→ Instrução:
Transcreva sem alterações as linhas do material abaixo, começando na que contém "Out of the objects" e terminando na que contém "218 centimetres", ambas incluídas. Deixe as imagens de fora da resposta.

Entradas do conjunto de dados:
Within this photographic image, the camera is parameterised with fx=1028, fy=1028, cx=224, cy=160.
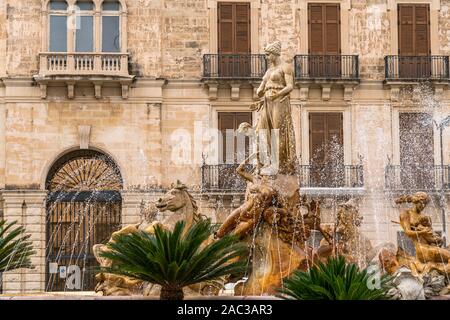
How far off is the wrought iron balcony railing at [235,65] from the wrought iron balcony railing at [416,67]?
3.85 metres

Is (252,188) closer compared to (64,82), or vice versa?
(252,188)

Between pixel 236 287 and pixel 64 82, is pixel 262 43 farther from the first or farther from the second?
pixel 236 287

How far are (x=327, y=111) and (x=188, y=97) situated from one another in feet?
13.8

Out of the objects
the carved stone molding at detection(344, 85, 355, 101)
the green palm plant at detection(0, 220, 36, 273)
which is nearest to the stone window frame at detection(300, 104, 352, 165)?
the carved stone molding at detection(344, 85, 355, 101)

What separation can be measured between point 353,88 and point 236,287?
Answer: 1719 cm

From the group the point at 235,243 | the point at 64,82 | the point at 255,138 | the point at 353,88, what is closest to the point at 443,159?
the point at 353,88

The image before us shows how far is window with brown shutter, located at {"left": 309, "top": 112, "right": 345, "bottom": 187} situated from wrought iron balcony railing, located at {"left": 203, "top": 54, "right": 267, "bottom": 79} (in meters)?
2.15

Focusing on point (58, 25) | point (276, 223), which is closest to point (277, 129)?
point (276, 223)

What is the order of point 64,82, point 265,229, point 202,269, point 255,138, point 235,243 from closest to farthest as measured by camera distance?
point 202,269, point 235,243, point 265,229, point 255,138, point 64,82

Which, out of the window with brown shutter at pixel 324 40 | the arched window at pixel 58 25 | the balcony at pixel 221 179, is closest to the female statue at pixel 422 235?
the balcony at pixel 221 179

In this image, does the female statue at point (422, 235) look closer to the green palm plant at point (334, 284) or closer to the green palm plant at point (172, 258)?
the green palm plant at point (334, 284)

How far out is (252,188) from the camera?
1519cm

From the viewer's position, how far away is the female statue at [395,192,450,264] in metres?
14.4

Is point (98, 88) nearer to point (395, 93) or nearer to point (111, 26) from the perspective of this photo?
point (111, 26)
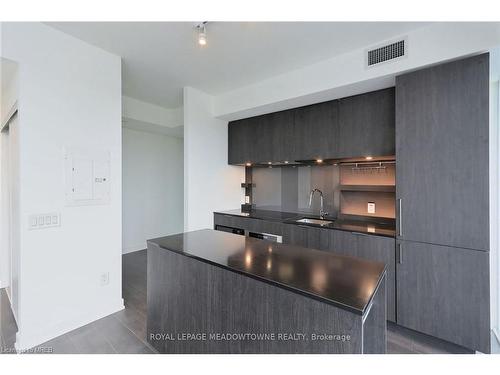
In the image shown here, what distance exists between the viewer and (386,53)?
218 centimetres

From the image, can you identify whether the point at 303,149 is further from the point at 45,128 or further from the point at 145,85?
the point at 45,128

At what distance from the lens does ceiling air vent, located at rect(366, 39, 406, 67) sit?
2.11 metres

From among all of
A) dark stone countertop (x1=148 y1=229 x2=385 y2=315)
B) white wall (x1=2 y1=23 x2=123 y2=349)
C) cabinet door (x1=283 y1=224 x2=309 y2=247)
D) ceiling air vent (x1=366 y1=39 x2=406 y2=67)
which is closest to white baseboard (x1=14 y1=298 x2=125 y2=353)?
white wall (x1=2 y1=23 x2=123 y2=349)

* * *

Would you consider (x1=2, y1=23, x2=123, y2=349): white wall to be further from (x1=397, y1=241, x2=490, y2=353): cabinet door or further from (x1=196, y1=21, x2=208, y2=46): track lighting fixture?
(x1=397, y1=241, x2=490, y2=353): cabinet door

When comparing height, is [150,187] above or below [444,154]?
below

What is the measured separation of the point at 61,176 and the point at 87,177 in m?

...

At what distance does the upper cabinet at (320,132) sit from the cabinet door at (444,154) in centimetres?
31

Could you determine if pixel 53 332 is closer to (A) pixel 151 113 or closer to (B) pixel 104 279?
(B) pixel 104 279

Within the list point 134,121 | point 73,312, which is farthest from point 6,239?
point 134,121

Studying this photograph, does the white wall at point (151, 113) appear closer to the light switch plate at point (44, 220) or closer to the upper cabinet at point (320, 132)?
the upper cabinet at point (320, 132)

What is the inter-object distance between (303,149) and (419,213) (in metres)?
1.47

→ Resposta:
Out of the objects
the carved stone molding at detection(344, 85, 355, 101)
the green palm plant at detection(0, 220, 36, 273)
which is nearest to the stone window frame at detection(300, 104, 352, 165)?
the carved stone molding at detection(344, 85, 355, 101)

What separation can be measured between point 353,88 and point 236,287?
Answer: 1719 cm

From the group the point at 235,243 | the point at 64,82 | the point at 255,138 | the point at 353,88, what is closest to the point at 443,159?
the point at 353,88

The image before us shows how far is window with brown shutter, located at {"left": 309, "top": 112, "right": 345, "bottom": 187} situated from wrought iron balcony railing, located at {"left": 203, "top": 54, "right": 267, "bottom": 79} (in meters)?
2.15

Focusing on point (58, 25) | point (276, 223), which is closest to point (277, 129)?
point (276, 223)

What is the order of point 64,82, point 265,229, point 202,269, point 255,138, point 235,243 from closest to farthest as measured by camera distance?
point 202,269, point 235,243, point 265,229, point 255,138, point 64,82

Which, out of the window with brown shutter at pixel 324 40 | the arched window at pixel 58 25 | the balcony at pixel 221 179, is closest to the female statue at pixel 422 235?
the balcony at pixel 221 179

In this image, does the female statue at point (422, 235) look closer to the green palm plant at point (334, 284) or closer to the green palm plant at point (172, 258)?
the green palm plant at point (334, 284)

How far out is (252,188) from the camera?
1519cm

From the viewer's position, how far away is the female statue at [395,192,450,264] in metres?
14.4

Is point (98, 88) nearer to point (395, 93) or nearer to point (111, 26) from the perspective of this photo?
point (111, 26)
In the image shown here, what distance exists between the viewer and (386,53)?
218 centimetres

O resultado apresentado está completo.